Rafael Sánchez Machuca is from Taraguilla and in 1936 he was just over five years old. His father Manuel, and his mother María, had another ten children to bring up. They lived near La Sauceda and worked in the countryside. Manuel’s life was miraculously saved, but those of some neighbours, who Rafael can still remember, were not. Two of his uncles spent ten years in jail. Like many other children he went hungry, and had to start working at an early age. He has never forgotten the first plane he ever saw, the one which flew over the mountains before bombarding La Sauceda, nor the line of prisoners who were building the road from Alcalá to Puerto Galis years later. Although he was so young at the time, Rafael has some indelible memories, such as when he heard the word “reds” for the first time, directed contemptuously at the group of children of whom he was part, whose fathers were ‘reds’.

FRANCISCO LÓPEZ HERRERA

Francisco López Herrera, known as Currito, was born in Jimena in 1922 but he grew up in Estación de San Roque, where he spent his childhood and teenage years. After the war he had to flee to the mountains to avoid the same fate as his father, who was shot for defending the Republic. He had connections with the Communist Party of Spain, and he joined the guerrilla movement near Ronda and worked by providing supplies and as a link with the Fermín Galán Guerrilla Group.  He was injured by the Guardia Civil shortly after joining the guerrilla movement and nearly died, but he did recover and rejoined the fight. He was arrested on 18th July 1949 and tried in Seville with ten others. Of those 11, seven were shot but four, including Francisco, had their sentences reduced to life imprisonment. He was sent to jail in Burgos, where he spent the first year in isolation. He was released in 1966. He returned to San Roque, where his girlfriend Ana was waiting for him, and he lived with her until his death in 2009. A lifelong communist, he used to say that if necessary he was prepared to take to the mountains again.

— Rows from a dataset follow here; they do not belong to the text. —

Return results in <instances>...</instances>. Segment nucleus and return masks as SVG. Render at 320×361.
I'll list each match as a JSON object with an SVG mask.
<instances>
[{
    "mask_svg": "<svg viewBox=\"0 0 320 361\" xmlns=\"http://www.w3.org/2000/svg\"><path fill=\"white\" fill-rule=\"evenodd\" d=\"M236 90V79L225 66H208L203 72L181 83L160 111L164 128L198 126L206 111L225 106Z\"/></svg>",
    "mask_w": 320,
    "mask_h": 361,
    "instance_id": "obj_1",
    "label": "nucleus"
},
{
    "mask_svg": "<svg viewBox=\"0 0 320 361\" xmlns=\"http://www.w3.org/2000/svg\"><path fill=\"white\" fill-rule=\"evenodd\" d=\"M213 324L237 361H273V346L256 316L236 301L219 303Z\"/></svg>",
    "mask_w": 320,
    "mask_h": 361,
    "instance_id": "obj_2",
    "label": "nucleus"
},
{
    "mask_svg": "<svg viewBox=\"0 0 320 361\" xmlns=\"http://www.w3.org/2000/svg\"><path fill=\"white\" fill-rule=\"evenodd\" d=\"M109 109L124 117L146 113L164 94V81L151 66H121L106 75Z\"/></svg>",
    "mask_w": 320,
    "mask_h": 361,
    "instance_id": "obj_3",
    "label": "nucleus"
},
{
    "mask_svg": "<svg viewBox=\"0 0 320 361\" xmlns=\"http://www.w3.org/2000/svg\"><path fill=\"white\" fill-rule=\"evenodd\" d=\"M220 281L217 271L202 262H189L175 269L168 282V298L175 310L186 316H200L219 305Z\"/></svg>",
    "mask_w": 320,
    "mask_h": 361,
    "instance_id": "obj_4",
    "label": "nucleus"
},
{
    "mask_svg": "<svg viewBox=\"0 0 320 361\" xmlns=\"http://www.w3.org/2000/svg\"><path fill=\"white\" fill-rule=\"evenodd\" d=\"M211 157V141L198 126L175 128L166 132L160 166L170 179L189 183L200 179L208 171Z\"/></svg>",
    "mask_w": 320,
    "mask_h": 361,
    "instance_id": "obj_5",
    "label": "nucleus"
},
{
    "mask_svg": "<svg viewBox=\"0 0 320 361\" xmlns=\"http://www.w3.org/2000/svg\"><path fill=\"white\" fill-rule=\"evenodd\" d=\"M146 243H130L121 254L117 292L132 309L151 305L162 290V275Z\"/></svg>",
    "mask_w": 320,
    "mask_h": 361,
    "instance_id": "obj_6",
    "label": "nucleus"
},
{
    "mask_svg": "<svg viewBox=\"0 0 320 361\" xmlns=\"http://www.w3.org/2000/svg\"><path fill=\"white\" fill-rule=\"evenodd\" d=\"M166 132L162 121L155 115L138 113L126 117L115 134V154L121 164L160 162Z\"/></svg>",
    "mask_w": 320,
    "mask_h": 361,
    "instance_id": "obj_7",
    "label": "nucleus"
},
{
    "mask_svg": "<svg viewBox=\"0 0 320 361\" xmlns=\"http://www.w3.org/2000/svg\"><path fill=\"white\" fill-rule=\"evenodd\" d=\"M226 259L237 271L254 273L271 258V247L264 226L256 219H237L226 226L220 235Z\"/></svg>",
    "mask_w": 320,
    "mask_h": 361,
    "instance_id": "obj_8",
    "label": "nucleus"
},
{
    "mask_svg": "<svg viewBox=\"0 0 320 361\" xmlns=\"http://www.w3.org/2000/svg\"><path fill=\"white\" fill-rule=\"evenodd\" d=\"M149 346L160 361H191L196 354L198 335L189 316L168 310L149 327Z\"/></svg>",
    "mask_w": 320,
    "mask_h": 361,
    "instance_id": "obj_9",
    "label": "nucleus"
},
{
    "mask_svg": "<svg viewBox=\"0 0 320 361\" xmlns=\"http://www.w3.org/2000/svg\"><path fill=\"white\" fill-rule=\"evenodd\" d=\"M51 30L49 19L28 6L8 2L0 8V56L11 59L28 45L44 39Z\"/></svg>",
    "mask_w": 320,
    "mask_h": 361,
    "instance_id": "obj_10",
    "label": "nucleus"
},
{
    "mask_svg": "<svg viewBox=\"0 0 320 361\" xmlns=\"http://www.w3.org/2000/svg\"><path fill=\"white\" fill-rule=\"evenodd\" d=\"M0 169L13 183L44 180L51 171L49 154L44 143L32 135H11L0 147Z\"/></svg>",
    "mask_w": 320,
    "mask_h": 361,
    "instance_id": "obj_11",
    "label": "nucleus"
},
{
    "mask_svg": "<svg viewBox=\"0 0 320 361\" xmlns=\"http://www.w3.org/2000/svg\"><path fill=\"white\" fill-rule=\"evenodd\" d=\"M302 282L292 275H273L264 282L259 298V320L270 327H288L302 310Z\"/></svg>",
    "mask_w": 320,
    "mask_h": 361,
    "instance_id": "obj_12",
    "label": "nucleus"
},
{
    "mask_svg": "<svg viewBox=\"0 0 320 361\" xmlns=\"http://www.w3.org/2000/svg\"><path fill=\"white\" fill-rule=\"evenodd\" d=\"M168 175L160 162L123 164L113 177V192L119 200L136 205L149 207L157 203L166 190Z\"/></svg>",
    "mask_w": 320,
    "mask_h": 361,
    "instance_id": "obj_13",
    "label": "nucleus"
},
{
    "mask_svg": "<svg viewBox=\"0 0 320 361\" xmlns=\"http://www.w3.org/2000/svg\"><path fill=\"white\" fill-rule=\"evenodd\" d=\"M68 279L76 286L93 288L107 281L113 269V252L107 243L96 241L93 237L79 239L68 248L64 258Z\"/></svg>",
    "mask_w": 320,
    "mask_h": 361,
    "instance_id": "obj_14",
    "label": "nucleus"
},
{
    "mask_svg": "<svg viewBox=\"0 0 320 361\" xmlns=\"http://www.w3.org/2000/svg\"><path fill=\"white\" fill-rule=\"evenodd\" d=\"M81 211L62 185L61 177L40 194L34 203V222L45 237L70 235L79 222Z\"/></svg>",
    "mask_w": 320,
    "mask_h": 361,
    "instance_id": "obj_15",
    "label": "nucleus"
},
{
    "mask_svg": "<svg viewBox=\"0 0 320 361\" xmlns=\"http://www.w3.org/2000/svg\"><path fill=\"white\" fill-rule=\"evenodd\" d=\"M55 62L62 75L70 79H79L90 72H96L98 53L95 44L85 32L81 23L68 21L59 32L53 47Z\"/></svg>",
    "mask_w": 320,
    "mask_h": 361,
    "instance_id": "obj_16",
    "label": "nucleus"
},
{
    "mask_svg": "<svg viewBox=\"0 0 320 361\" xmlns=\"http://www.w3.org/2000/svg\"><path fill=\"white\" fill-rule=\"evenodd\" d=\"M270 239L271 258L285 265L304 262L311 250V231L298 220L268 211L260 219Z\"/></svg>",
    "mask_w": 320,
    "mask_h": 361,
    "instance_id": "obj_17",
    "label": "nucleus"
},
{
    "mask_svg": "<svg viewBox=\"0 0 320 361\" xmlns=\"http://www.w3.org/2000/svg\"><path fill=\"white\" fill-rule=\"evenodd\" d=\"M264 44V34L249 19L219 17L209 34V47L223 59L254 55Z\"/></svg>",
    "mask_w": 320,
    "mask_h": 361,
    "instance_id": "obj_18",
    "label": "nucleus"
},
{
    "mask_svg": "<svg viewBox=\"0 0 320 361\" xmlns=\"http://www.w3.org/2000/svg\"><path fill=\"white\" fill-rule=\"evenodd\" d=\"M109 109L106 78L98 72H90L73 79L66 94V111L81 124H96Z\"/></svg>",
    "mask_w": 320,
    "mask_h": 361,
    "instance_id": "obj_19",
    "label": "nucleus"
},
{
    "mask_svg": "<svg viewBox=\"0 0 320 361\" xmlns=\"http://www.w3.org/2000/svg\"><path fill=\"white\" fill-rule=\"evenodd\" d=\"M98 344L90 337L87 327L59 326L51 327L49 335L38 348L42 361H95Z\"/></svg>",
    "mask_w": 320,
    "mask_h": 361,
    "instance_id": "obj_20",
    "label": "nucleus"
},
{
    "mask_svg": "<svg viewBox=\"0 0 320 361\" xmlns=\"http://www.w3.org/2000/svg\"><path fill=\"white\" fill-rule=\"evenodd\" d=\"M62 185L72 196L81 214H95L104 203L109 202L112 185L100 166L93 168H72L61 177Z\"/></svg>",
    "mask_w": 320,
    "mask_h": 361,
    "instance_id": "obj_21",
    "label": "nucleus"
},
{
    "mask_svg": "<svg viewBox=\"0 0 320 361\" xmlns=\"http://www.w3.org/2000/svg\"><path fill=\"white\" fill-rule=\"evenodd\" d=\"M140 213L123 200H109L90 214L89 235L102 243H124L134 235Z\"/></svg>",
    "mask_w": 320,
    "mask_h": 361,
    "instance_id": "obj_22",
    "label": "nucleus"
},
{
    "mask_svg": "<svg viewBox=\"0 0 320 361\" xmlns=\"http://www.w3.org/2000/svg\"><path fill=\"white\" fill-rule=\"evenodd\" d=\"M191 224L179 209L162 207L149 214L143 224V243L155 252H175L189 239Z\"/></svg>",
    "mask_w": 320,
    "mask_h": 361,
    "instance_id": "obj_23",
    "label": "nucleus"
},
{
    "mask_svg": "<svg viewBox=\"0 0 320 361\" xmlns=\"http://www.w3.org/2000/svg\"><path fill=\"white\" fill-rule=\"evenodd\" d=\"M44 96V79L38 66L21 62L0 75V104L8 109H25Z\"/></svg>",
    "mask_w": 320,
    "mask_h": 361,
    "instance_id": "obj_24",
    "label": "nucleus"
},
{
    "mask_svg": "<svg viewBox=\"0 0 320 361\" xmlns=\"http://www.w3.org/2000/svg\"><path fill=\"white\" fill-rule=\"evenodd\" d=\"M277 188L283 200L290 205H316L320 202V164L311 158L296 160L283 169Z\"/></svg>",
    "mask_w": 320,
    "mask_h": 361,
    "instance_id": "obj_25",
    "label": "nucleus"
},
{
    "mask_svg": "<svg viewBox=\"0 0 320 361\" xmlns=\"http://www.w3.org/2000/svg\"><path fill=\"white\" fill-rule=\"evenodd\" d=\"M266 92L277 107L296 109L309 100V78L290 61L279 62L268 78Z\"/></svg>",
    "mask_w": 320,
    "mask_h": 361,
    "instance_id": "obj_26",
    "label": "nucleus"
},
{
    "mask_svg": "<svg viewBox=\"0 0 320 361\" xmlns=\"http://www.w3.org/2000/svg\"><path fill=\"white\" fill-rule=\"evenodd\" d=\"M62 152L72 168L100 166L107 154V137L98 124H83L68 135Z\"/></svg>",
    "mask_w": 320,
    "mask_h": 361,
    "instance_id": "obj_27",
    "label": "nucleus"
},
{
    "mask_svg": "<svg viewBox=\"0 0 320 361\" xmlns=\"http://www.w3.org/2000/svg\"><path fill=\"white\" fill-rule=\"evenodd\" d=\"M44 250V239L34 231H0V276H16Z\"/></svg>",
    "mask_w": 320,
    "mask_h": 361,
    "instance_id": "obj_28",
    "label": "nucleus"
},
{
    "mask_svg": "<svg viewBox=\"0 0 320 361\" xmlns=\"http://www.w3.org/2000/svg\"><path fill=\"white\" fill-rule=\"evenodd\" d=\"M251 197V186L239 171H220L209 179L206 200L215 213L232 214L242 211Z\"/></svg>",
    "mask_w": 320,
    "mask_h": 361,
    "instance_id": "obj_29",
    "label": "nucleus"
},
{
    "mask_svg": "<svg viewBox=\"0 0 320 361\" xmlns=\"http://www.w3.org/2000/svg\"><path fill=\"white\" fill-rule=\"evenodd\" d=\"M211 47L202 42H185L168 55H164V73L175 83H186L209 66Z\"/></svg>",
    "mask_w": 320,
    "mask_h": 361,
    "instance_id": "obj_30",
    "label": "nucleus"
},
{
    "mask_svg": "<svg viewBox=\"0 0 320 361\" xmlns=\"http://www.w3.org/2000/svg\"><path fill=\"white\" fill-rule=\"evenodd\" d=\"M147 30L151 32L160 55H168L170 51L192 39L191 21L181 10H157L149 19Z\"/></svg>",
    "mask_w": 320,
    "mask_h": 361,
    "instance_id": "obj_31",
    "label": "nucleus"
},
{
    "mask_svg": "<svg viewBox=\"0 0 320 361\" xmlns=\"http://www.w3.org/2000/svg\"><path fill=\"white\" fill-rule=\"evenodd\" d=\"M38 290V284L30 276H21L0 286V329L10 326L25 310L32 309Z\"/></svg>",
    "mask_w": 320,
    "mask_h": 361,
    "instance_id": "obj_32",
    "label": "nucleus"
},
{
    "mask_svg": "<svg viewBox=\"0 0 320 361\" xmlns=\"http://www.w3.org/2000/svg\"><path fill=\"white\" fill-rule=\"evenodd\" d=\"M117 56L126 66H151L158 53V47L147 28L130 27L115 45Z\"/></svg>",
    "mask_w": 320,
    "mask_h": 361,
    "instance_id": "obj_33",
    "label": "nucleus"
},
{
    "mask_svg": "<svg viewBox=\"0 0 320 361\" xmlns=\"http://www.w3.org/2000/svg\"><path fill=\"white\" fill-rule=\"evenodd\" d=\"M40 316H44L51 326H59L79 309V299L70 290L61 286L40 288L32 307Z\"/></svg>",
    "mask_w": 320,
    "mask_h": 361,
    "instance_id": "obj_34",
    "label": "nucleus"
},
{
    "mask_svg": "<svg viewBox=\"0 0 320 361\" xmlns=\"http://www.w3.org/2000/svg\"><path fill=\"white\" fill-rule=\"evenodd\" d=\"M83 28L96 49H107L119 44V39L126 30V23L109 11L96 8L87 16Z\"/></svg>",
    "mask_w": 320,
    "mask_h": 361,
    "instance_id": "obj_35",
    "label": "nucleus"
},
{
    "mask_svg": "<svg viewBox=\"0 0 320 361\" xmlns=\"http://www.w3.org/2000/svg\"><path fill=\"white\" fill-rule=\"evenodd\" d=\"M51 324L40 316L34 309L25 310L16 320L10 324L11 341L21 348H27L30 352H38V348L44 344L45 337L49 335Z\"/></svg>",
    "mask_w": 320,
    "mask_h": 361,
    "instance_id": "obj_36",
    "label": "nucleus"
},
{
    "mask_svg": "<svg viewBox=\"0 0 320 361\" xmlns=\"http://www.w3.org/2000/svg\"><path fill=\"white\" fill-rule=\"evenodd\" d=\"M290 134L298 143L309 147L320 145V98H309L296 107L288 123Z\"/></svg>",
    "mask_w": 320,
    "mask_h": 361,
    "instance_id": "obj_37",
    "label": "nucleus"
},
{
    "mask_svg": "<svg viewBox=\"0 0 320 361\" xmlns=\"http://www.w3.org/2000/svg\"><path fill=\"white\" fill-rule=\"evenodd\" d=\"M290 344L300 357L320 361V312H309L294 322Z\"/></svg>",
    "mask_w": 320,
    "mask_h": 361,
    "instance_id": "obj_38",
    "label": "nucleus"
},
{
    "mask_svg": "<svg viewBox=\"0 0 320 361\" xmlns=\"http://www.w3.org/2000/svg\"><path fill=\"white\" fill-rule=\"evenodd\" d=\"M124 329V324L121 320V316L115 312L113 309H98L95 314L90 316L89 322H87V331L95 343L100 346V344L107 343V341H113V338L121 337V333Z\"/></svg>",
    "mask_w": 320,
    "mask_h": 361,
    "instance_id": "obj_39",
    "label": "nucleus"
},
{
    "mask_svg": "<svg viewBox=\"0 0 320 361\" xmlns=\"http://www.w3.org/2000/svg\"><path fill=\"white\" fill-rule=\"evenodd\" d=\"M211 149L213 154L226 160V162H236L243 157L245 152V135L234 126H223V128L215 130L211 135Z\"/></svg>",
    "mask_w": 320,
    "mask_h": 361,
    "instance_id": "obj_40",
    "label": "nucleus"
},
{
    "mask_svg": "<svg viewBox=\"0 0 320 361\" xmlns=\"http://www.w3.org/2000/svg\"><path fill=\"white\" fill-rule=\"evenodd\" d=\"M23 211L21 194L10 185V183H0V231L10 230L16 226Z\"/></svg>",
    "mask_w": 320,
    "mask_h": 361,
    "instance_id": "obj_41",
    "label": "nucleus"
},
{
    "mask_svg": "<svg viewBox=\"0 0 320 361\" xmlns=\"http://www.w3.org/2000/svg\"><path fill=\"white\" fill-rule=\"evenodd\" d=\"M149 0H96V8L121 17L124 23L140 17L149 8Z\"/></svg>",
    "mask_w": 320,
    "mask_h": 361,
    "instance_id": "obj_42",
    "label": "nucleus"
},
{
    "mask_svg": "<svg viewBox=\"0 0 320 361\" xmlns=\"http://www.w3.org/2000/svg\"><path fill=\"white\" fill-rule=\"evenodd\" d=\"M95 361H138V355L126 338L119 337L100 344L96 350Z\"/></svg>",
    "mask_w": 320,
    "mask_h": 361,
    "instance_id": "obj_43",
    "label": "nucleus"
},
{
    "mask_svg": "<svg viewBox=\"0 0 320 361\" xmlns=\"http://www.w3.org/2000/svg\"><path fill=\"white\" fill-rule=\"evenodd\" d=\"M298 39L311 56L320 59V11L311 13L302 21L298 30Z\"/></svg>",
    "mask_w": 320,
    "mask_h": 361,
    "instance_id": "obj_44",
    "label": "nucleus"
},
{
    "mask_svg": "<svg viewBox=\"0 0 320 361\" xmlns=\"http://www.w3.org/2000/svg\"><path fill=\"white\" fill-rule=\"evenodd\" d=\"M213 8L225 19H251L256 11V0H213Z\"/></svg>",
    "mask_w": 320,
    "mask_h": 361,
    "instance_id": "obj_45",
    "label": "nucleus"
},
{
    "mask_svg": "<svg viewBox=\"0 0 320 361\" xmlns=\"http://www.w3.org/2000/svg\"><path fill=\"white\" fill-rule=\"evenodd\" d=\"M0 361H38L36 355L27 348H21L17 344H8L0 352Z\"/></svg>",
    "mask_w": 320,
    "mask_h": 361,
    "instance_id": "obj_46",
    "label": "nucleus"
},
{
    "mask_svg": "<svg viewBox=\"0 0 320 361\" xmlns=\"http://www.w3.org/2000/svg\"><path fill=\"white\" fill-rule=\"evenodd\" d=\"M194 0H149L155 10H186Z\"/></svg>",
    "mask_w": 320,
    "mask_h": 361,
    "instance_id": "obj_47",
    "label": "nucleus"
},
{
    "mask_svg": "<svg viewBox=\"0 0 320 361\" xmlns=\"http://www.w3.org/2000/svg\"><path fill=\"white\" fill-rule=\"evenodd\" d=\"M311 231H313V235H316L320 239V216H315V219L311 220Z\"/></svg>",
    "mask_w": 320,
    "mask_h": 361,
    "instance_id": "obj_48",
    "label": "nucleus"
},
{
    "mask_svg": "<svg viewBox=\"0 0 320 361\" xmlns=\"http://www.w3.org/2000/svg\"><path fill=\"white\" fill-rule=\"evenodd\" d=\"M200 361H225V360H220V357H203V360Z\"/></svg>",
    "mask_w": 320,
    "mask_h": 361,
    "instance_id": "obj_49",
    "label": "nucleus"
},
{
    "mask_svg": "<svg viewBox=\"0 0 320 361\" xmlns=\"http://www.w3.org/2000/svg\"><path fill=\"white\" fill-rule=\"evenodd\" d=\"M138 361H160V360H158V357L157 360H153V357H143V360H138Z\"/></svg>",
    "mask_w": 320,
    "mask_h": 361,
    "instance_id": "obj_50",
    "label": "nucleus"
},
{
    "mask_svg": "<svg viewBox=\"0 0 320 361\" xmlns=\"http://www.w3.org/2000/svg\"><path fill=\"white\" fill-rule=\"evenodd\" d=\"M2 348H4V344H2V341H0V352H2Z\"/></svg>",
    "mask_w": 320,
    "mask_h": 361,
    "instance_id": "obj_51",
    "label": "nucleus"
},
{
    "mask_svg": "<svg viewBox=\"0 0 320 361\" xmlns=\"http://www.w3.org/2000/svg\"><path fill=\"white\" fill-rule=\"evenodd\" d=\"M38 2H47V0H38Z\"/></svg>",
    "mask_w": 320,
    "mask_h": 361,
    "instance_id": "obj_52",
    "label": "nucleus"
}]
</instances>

FRANCISCA LOBATO DOMÍNGUEZ

Francisca Lobato Domínguez was seven and living with her parents and two siblings when the war started. Her father, Roque, was executed by the Francoist troops who seized La Sauceda. There, near the church, he was buried clandestinely by his executioners. His wife and children were taken, with the rest of the inhabitants, to El Marrufo estate, where they were detained. Francisca vividly remembers the chapel in which the women and children were kept, and the cries of the prisoners who were taken out to be shot. She also remembers how her mother, by then a widow, went to live near Castellar and tried to make a living by selling things. She would walk between Jimena and La Línea to sell her goods and earn money to feed her children. Neither her mother nor Francisca ever forgot what had happened and some years after the dictator’s death Francisca was able to give her father’s remains a dignified burial. Somebody had placed a piece of stone on the place where he had been buried, and they were able to locate it. The assassins had failed in their attempt to wipe out forever the traces of their crime.